Le jeune écrivaillon explique 

à un sien ami les raisons 

qui le poussèrent à ne pas passer le voir…

 

 

 

 

Pêche Melba culpa  

 

Pêche Melba culpa. Oui, flagelle moi, tant que tu veux, avec ta vigueur que je devine vive, sois certain que j'ai conscience que je ne mérite que cela. Mais que je te narre les raisons de mon non-passage dans ton huis, que je te remercie au passage de m'avoir proposé, pour ne pas dire ouvert.

 

À ma descente du TER Paris-Grenoble-Clermont-Ferrand-Tulles-Saint-Pierre-des-Corps-Lille-Strasbourg-Paris-Colmar-Bruxelles-Londres-Perpignan-Barbezieux-Bordeaux-Saint Jean, voilà t'y pas que deux gars endimanchés et refoulant du goulot comme un bulot alcoolique au troisième degrés s'approchent de moi et me font signe de lever les mains très haut dans le ciel, comme pour, je les cite, «montrer que deux avions s'approchent dangereusement de quelconques tours ». Moi, peu farouche, surtout à la suite du léger périple que je venais d'effectuer, m'exécute avec force vélocité. Et voilà t'y pas qu'ils me tombent dessus à bras raccourcis, prétextant un quelconque rapprochement entre le geste innocemment reproduit par mon auguste personne et la gestique, apparemment bien connue de la maréchaussée, d'un terrible terroriste albanais. Ou togolais, je ne sais plus très bien. Ils m'emmenèrent sans déménagement illico presto au poste de commissariat de police le plus proche, c'est-à-dire à une bonne demie quatraine de kilomètres, pour ne pas dire deux. Ils me harcelèrent de questions, me demandant notamment si j'avais déjà eu des rapports avec un certain André Mineur, né Mineur, qui aurait logé avec ma femme, elle aussi de sexe féminin, comme la sienne, la nature est bien faite, je le reconnais. J'avais certes déjà eu écho du bougre, et je le savais rusé de très prés, grâce aux conseils avisés de sa maîtresse, elle aussi divorcée de fraîche date, comme la mienne, le monde est petit, je l'avoue.
Je ne trahis toutefois pas le bougre, le connaissant de réputation.
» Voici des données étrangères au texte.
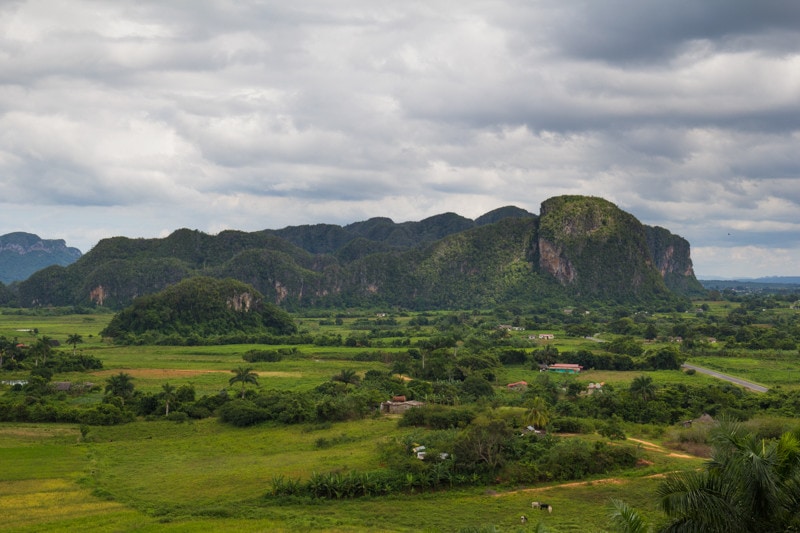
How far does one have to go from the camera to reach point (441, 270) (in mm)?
169250

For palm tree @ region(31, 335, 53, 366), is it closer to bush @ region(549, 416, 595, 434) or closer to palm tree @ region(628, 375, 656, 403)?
bush @ region(549, 416, 595, 434)

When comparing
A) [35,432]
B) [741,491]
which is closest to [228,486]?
[35,432]

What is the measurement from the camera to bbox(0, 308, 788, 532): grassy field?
23672 mm

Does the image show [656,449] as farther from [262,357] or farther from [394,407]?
[262,357]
Mais les corniauds en voulaient plus encore. Les maigres mensonges dont j'avais abreuvé leurs tempes agiles et menues ne passèrent pas, et il se ruèrent de plus belle sur moi, me laissant entendre que si je parlais pas, j'aurais tôt fait de me retrouver dans le premier charter à destination de Zagreb; ce que, sincèrement, je ne compris pas vraiment.

 

_« Pourquoi Zagreb ? » maugréai-je, à demi conscient.

 

_« Ah, AH…tu ne le sais pas encore. Tu verras quand tu y seras. Zagreb les yeux ! »

 

 

Pris d'une panique d'autant plus sourde que j'étais aveuglé par la colère, je restais muet. Je ne me souviens que du bruit sourd d'une bouteille de liquide de frein sur la tempe. Je perdis conscience….

 

 

 

 

Je me réveillais avec un mal de crâne d'autant plus violent que la pression atmosphérique et le vent de force 3 à 4 Beaufort laissaient présager de la pluie pour le lendemain.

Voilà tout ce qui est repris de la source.